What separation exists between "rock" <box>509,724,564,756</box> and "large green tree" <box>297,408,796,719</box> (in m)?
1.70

-.-.-

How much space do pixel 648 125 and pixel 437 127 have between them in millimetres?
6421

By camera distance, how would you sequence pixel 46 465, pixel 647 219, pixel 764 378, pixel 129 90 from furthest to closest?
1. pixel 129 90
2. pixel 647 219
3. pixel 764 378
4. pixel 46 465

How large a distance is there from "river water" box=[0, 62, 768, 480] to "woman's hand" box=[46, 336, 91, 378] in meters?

-.-.-

=== Task prompt ===
Please arrange the stretch of the listing from the line containing "By camera distance, how" through the line containing "How large a" as a Markdown table with the columns Row and Line. Leave out blank lines.

=== The result ===
| Row | Line |
|---|---|
| 1 | By camera distance, how would you sequence pixel 46 465, pixel 647 219, pixel 764 378, pixel 129 90 from furthest to closest? |
| 2 | 1. pixel 129 90 |
| 3 | 2. pixel 647 219 |
| 4 | 3. pixel 764 378 |
| 5 | 4. pixel 46 465 |
| 6 | How large a distance is there from "river water" box=[0, 62, 768, 480] to "woman's hand" box=[46, 336, 91, 378] in meters? |